* Graphic: World FX rates in 2020 tmsnrt.rs/2egbfVh
* Graphic: Trade-weighted sterling since Brexit vote tmsnrt.rs/2hwV9Hv
By Ritvik Carvalho
LONDON, June 18(Reuters) - Sterling dipped against the dollar and euro on Thursday as some investors braced for a larger-than-expected increase in the Bank of England’s quantitative easing programme to combat the economic fallout of the COVID-19 pandemic.
The BoE, which meets on Thursday, is expected to build up its war-chest for fighting the crisis by announcing an increase of at least 100 billion pounds ($125 billion) in its bond-buying programme.
The British central bank has already spent most of the 200 billion pounds of the firepower it gave itself in March as it soaks up much of the government’s COVID-19 borrowing.
With its key interest rate at just 0.1%, Governor Andrew Bailey has said the BoE will contemplate going below zero for the first time, but the review will take time.
That leaves bond-buying as the central bank’s most powerful option to help the world’s fifth-biggest economy recover from its record 25% slump in March and April.
By 0823 GMT, the pound was 0.2% lower against the dollar at $1.2530, and 0.15% lower to the euro at 89.66 pence.
“The pound remains defensive ahead of the Bank of England meeting - partly as markets may be bracing themselves for a bigger QE expansion than the 100 billion consensus,” said Viraj Patel, FX and global macro strategist at Arkera.
“There’s a good argument for this - given that a 100 billion expansion would barely last through summer at the current pace of weekly gilt purchases. We would consider a 100 billion QE expansion to be a slightly more hawkish signal than the range of possible outcomes today.”
While most economists polled by Reuters expect a 100-billion-pound expansion, some analysts expect more.

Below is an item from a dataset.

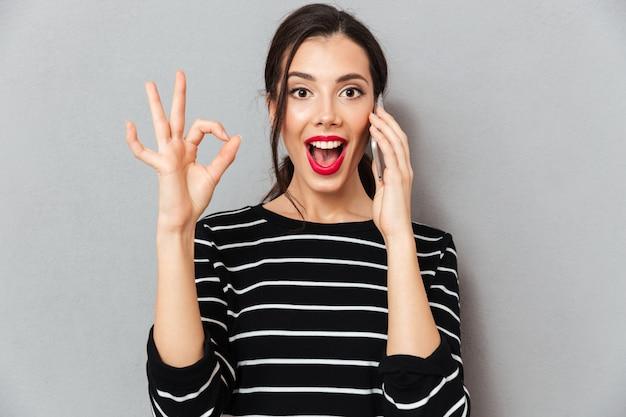 Portret van een opgewonden vrouw die op mobiele telefoon spreekt Gratis Foto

ING Bank and Nomura for instance, expect an increase of 150 billion.
Marshall Gittler, head of investment research at BDSwiss Group estimates that at a current pace of purchases of 13.5 billion pounds a week, the BoE’s asset purchase facility will be full by 17 July.
Investors will also watch for hints of negative rates from the BoE.
“Uncertainty around a UK-EU trade deal should prevent markets from pricing out the possibility of negative rates in the UK,” ING strategists said in a daily note.
“We expect little progress in UK-EU trade negotiations in the weeks to come, suggesting further downside to the pound and the currency to be one of the underperformers in the G10 FX space.”